Rows from a spatial reasoning dataset
+ + + + +
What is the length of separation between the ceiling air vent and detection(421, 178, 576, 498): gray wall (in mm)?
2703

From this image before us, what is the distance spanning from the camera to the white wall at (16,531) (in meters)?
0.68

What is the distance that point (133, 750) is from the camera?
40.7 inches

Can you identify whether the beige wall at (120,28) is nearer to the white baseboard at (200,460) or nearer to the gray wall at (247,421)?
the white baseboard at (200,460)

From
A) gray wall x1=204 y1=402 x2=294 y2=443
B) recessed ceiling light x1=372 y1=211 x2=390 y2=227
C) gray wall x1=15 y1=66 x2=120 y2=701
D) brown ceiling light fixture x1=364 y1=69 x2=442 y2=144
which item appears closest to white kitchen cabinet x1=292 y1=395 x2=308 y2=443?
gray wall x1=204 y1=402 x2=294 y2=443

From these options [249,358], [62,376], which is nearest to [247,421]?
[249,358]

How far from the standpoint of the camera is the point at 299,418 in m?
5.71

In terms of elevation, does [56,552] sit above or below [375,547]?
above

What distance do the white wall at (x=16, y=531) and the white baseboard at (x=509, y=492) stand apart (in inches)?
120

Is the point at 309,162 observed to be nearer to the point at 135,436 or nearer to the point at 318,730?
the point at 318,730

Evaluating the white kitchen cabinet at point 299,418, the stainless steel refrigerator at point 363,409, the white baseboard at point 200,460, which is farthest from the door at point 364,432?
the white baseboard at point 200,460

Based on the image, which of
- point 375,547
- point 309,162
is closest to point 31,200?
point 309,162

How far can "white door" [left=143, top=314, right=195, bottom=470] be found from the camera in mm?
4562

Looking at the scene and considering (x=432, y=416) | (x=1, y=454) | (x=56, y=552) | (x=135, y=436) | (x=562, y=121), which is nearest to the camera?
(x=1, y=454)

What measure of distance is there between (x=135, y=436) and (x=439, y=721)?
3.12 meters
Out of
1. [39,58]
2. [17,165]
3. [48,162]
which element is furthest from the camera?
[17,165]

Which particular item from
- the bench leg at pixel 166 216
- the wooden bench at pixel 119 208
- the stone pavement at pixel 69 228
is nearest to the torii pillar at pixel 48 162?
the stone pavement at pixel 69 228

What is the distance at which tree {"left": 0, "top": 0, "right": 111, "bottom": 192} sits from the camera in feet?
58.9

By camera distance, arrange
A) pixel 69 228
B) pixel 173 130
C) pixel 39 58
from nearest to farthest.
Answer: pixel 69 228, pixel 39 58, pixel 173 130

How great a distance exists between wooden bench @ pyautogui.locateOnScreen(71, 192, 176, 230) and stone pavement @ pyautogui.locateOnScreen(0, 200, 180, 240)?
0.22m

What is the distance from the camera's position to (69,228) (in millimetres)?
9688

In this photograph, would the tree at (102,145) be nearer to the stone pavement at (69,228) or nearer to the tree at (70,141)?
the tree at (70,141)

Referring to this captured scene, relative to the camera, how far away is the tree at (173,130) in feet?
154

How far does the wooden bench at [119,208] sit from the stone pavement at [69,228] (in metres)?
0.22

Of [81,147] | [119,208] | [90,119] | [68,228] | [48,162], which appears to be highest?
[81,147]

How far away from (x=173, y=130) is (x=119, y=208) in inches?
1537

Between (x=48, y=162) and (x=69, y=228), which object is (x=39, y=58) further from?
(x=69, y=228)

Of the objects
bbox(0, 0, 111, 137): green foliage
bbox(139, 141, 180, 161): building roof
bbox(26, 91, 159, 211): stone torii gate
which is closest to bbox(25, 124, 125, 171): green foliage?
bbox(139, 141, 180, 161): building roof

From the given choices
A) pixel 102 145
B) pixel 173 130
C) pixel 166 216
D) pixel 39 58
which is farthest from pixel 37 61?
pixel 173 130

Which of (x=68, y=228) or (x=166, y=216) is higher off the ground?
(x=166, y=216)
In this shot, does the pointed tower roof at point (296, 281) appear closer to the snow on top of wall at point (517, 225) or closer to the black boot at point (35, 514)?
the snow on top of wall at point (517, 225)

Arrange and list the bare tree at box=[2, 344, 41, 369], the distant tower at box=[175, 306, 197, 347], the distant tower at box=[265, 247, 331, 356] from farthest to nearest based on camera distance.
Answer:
+ + + + +
## Task description
Rewrite the data above with "recessed ceiling light" replaced by "ceiling spotlight", keeping everything else unchanged.

## Result of this exercise
What is the length of separation between the ceiling air vent and detection(421, 178, 576, 498): gray wall (in mm)?
2703

From this image before us, what is the distance spanning from the camera to the white wall at (16,531) (in meters)?
0.68

What is the distance that point (133, 750) is from the camera?
40.7 inches

Can you identify whether the beige wall at (120,28) is nearer to the white baseboard at (200,460) or nearer to the gray wall at (247,421)?
the white baseboard at (200,460)

From
A) gray wall x1=204 y1=402 x2=294 y2=443
B) ceiling spotlight x1=372 y1=211 x2=390 y2=227
C) gray wall x1=15 y1=66 x2=120 y2=701
D) brown ceiling light fixture x1=364 y1=69 x2=442 y2=144
which item appears closest to white kitchen cabinet x1=292 y1=395 x2=308 y2=443?
gray wall x1=204 y1=402 x2=294 y2=443

From these options [249,358], [62,376], which is nearest to [247,421]?
[249,358]

How far from the standpoint of the camera is the point at 299,418 in m?
5.71

In terms of elevation, does [56,552] sit above or below [375,547]?
above

What distance do the white wall at (x=16, y=531) and the white baseboard at (x=509, y=492) stand apart (in inches)?
120

Is the point at 309,162 observed to be nearer to the point at 135,436 or nearer to the point at 318,730?
the point at 318,730

Evaluating the white kitchen cabinet at point 299,418, the stainless steel refrigerator at point 363,409, the white baseboard at point 200,460, which is farthest from the door at point 364,432?
the white baseboard at point 200,460

Based on the image, which of
- point 375,547
- point 309,162
is closest to point 31,200?
point 309,162

How far can "white door" [left=143, top=314, right=195, bottom=470] be found from the camera in mm?
4562

Looking at the scene and considering (x=432, y=416) | (x=1, y=454) | (x=56, y=552) | (x=135, y=436) | (x=562, y=121), which is nearest to the camera?
(x=1, y=454)

What measure of distance is there between (x=135, y=436) and (x=439, y=721)?
3.12 meters
Out of
1. [39,58]
2. [17,165]
3. [48,162]
which element is furthest from the camera?
[17,165]

Which particular item from
- the bench leg at pixel 166 216
- the wooden bench at pixel 119 208
- the stone pavement at pixel 69 228
is nearest to the torii pillar at pixel 48 162?
the stone pavement at pixel 69 228

What is the distance at which tree {"left": 0, "top": 0, "right": 111, "bottom": 192} sits from the camera in feet?
58.9

By camera distance, arrange
A) pixel 69 228
B) pixel 173 130
C) pixel 39 58
from nearest to farthest.
Answer: pixel 69 228, pixel 39 58, pixel 173 130

How great a distance exists between wooden bench @ pyautogui.locateOnScreen(71, 192, 176, 230) and stone pavement @ pyautogui.locateOnScreen(0, 200, 180, 240)?
0.22m

What is the distance from the camera's position to (69,228) (in millimetres)?
9688

In this photograph, would the tree at (102,145) be nearer to the stone pavement at (69,228) or nearer to the tree at (70,141)?
the tree at (70,141)

Referring to this captured scene, relative to the camera, how far away is the tree at (173,130) in feet?
154

How far does the wooden bench at [119,208] sit from the stone pavement at [69,228] (in metres)?
0.22

Of [81,147] | [119,208] | [90,119] | [68,228] | [48,162], which appears to be highest?
[81,147]

How far away from (x=173, y=130) is (x=119, y=208) in inches?
1537

Between (x=48, y=162) and (x=69, y=228), which object is (x=39, y=58) further from?
(x=69, y=228)

Of the objects
bbox(0, 0, 111, 137): green foliage
bbox(139, 141, 180, 161): building roof
bbox(26, 91, 159, 211): stone torii gate
which is closest to bbox(25, 124, 125, 171): green foliage?
bbox(139, 141, 180, 161): building roof

From the given choices
A) pixel 102 145
B) pixel 173 130
C) pixel 166 216
D) pixel 39 58
which is farthest from pixel 37 61?
pixel 173 130

Which of (x=68, y=228) or (x=166, y=216) is higher off the ground?
(x=166, y=216)
In this shot, does the pointed tower roof at point (296, 281) appear closer to the snow on top of wall at point (517, 225) or closer to the black boot at point (35, 514)?
the snow on top of wall at point (517, 225)

Arrange and list the bare tree at box=[2, 344, 41, 369], the distant tower at box=[175, 306, 197, 347], the distant tower at box=[265, 247, 331, 356] from farthest to nearest based on camera distance.
Answer:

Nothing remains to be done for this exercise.